I encountered a weird issue today that is documented well at http://www.vm-help.com/esx41/full_root_fs.php

It involves not being unable to make changes to a vSphere host as result of the MAINSYS filling up. I was surprised to find out this had filled up and when searching for the root cause found IPMI  was causing the issue.

Looking on the web I found that deleting the sel and sel.raw files in the /var/log/ipmi/0 folder would clear up the space in the MAINSYS. Following that up with a restart of the management agents resulted in being able to delete the temporary vSwitch that was previously created.

The problem is likely not solved there though as I’ve read numerous reports of IPMI continuing to fill the MAINSYS. It seems this is a flaw in the way IPMI is enabled in that there is no mechanism to clear out older entries to avoid the MAINSYS from filling up. The only recourse I had to ensure this would not continue to fill up was to configure one of the advanced settings, vmkernel.boot.ipmi.enabled and set it to no.

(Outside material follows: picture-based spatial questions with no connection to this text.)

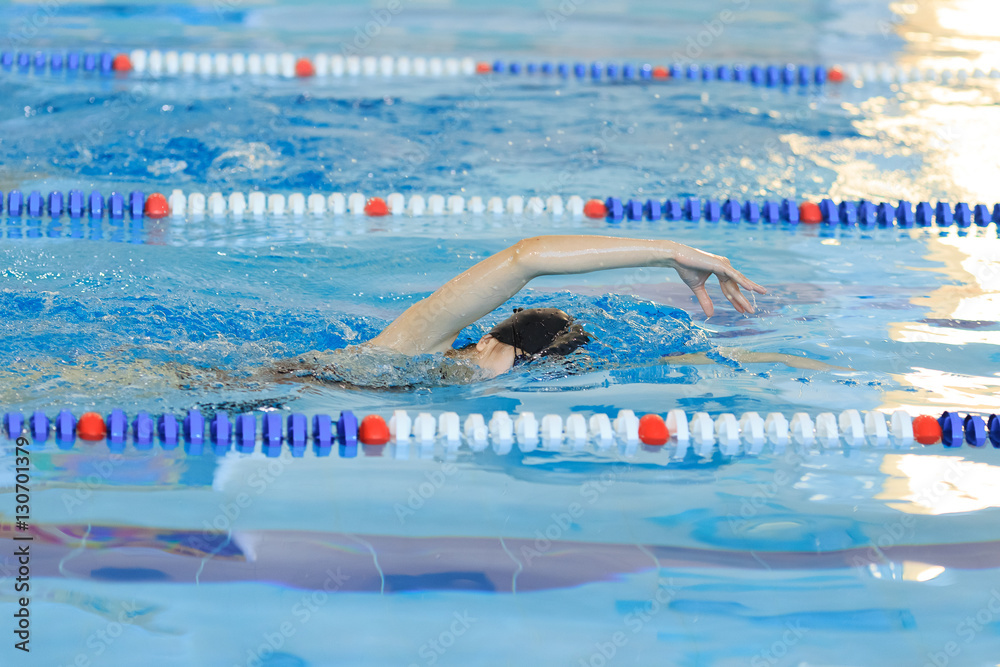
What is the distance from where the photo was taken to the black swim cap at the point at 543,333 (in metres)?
3.01

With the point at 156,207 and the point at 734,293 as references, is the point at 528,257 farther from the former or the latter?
the point at 156,207

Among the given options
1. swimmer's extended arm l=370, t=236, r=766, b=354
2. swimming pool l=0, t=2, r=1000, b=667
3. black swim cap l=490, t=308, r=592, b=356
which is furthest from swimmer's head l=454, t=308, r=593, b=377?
swimmer's extended arm l=370, t=236, r=766, b=354

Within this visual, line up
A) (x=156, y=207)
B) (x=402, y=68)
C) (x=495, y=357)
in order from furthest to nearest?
(x=402, y=68) → (x=156, y=207) → (x=495, y=357)

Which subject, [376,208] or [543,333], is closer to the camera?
[543,333]

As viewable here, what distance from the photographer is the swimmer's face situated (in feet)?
10.2

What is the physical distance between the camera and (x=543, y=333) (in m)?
3.03

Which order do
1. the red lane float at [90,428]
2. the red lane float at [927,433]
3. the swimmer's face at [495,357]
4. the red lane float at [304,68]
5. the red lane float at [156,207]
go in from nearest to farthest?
the red lane float at [90,428] < the red lane float at [927,433] < the swimmer's face at [495,357] < the red lane float at [156,207] < the red lane float at [304,68]

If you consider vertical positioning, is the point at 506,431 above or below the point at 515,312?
below

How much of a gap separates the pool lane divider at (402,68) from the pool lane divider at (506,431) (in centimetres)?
454

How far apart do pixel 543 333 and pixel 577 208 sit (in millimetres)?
1910

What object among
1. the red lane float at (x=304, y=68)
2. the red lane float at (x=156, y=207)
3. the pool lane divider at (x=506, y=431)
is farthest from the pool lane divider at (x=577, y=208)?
the red lane float at (x=304, y=68)

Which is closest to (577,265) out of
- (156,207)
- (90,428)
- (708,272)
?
(708,272)

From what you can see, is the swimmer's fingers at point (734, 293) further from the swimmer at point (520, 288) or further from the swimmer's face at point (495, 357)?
the swimmer's face at point (495, 357)

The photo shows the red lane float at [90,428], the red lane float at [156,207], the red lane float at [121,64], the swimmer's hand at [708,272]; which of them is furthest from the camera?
the red lane float at [121,64]
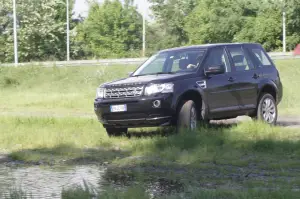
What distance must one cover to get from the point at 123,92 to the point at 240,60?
2.95 meters

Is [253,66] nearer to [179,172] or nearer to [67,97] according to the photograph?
[179,172]

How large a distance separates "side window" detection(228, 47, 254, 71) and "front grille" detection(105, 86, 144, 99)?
8.46ft

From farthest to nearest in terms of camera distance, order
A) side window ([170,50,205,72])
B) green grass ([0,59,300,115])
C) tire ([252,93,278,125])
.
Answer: green grass ([0,59,300,115]) → tire ([252,93,278,125]) → side window ([170,50,205,72])

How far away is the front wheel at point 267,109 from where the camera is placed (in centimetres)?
1505

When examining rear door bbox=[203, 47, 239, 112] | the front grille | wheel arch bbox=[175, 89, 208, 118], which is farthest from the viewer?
rear door bbox=[203, 47, 239, 112]

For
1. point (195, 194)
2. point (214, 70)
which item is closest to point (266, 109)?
point (214, 70)

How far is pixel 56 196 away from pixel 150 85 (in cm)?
551

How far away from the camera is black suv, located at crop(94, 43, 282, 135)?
13.0m

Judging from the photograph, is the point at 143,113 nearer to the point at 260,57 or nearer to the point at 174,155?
the point at 174,155

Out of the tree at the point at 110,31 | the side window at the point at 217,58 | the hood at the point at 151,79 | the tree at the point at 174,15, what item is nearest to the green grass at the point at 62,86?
the side window at the point at 217,58

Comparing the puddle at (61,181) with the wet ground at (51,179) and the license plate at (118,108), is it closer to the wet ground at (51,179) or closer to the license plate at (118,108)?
the wet ground at (51,179)

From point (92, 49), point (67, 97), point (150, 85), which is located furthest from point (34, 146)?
point (92, 49)

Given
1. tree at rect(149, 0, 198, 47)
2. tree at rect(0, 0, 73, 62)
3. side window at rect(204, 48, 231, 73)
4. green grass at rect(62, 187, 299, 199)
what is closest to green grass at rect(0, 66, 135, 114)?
side window at rect(204, 48, 231, 73)

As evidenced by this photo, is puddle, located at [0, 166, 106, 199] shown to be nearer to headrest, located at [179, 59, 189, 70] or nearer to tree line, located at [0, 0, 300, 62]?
headrest, located at [179, 59, 189, 70]
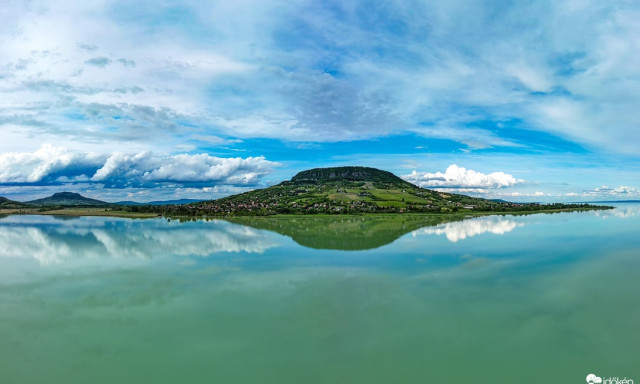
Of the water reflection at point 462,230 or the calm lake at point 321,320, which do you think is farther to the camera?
the water reflection at point 462,230

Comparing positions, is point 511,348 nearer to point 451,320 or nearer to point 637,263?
point 451,320

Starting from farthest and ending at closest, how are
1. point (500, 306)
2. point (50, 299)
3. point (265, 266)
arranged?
point (265, 266) → point (50, 299) → point (500, 306)

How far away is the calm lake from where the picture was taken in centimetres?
1139

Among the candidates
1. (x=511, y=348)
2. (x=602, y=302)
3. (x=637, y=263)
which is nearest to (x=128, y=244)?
(x=511, y=348)

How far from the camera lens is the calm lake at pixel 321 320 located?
11391 mm

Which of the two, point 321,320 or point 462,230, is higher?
point 462,230

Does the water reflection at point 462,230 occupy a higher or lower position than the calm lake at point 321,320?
higher

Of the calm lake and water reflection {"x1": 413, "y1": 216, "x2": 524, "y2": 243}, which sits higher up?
water reflection {"x1": 413, "y1": 216, "x2": 524, "y2": 243}

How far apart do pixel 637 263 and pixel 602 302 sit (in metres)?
16.8

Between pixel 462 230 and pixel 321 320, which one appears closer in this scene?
pixel 321 320

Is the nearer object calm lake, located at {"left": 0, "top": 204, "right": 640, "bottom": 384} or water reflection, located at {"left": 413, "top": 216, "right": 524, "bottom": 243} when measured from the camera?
calm lake, located at {"left": 0, "top": 204, "right": 640, "bottom": 384}

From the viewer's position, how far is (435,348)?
1280cm

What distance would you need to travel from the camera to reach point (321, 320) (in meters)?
15.7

I’d be interested to know if any one else out there has seen this first hand and if they have had the issue reoccur over time. This is something I would hope is fixed with the release of vSphere 5 this fall.

3 Responses to VMware vSphere Issue : MAINSYS Full

  1. Alec Prior says:

    We had this issue a couple of weeks ago. Created a new resource pool, and DRS failed almost instantly (“unable to apply settings” error). Recommended fix was to restart the management agents, but the first host this was done on they didn’t come back. Support call raised, and turned out that MAINSYS was full. Hence no logs either. Cue painful command line re-inventorying of all VMs on the host. The only curveball in our situation is we engaged Operation Footbullet when we built these hosts with only a 6GB san-boot disk.

    Issue is yet to reoccur.

  2. Sean Crookston says:

    Thanks for the comment. I think one important thing I should have mentioned above is that the MAINFS is 32MB, which really suprised me. With disk pretty much being underutilized on ESXi hosts why not go a little bigger on there? I’d also like to see a cleanup mechanism to prevent this type of situation from ever happening in the next update/release.

  3. janr says:

    We had the same problem with a SuperMicro X8DTL board, disabling ipmi in VMware seems to have solved it for now.